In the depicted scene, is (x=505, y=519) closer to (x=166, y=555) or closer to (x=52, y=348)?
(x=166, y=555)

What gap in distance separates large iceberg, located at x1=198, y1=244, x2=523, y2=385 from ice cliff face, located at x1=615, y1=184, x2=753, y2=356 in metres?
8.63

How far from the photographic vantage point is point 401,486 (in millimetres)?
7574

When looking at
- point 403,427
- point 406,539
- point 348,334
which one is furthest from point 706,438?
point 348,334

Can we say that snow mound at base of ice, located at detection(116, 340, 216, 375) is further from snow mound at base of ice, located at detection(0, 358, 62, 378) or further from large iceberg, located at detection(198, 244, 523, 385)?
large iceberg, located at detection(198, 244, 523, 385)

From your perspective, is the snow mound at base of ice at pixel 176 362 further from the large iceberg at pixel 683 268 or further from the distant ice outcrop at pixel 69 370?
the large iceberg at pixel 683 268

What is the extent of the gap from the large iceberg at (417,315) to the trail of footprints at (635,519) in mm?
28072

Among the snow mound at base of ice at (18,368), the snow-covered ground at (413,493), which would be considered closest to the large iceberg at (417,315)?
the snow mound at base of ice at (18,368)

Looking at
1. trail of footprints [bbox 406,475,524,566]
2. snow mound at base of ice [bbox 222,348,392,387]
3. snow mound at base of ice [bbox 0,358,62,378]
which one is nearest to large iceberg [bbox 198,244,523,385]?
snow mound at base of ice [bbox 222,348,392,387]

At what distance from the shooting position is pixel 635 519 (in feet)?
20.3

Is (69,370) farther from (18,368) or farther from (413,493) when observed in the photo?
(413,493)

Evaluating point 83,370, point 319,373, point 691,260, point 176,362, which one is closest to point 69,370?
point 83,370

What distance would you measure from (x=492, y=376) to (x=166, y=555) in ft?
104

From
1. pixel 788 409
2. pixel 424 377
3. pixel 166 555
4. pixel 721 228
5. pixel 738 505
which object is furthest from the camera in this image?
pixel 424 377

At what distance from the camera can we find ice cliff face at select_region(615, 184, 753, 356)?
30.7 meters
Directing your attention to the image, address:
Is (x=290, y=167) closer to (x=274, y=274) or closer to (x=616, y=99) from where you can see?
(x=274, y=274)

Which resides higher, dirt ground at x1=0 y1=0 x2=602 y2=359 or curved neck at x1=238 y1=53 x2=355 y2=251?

++++++++

• [Problem details] Reproduce the listing verbatim, from the line containing "From your perspective, is" down to the final line of the listing, including both of those lines.

• [Result of the exercise]
From your perspective, is the snow mound at base of ice at pixel 176 362 further from the large iceberg at pixel 683 268 or further from the distant ice outcrop at pixel 69 370?
the large iceberg at pixel 683 268

What is the extent of the gap from the large iceberg at (417,315) to the trail of footprints at (635,519) in mm?
28072

Among the snow mound at base of ice at (18,368), the snow-covered ground at (413,493), which would be considered closest to the large iceberg at (417,315)?
the snow mound at base of ice at (18,368)

Looking at
1. trail of footprints [bbox 406,475,524,566]
2. snow mound at base of ice [bbox 222,348,392,387]
3. snow mound at base of ice [bbox 0,358,62,378]
which one is nearest to large iceberg [bbox 198,244,523,385]?
snow mound at base of ice [bbox 222,348,392,387]

At what distance from the shooting position is pixel 635 519 (in feet)?
20.3

Is (69,370) farther from (18,368) or farther from (413,493) when observed in the photo?
(413,493)

Evaluating point 83,370, point 319,373, point 691,260, point 176,362, which one is closest to point 69,370?
point 83,370

What distance would you measure from (x=492, y=376) to (x=166, y=555) in ft?
104

From
1. pixel 788 409
2. pixel 424 377
3. pixel 166 555
4. pixel 721 228
5. pixel 738 505
which object is furthest from the camera in this image?
pixel 424 377

At what distance from the camera can we find ice cliff face at select_region(615, 184, 753, 356)?
30.7 meters
Directing your attention to the image, address:
Is (x=290, y=167) closer to (x=274, y=274) or closer to (x=616, y=99) from where you can see?
(x=274, y=274)

Which resides higher, dirt ground at x1=0 y1=0 x2=602 y2=359 or curved neck at x1=238 y1=53 x2=355 y2=251?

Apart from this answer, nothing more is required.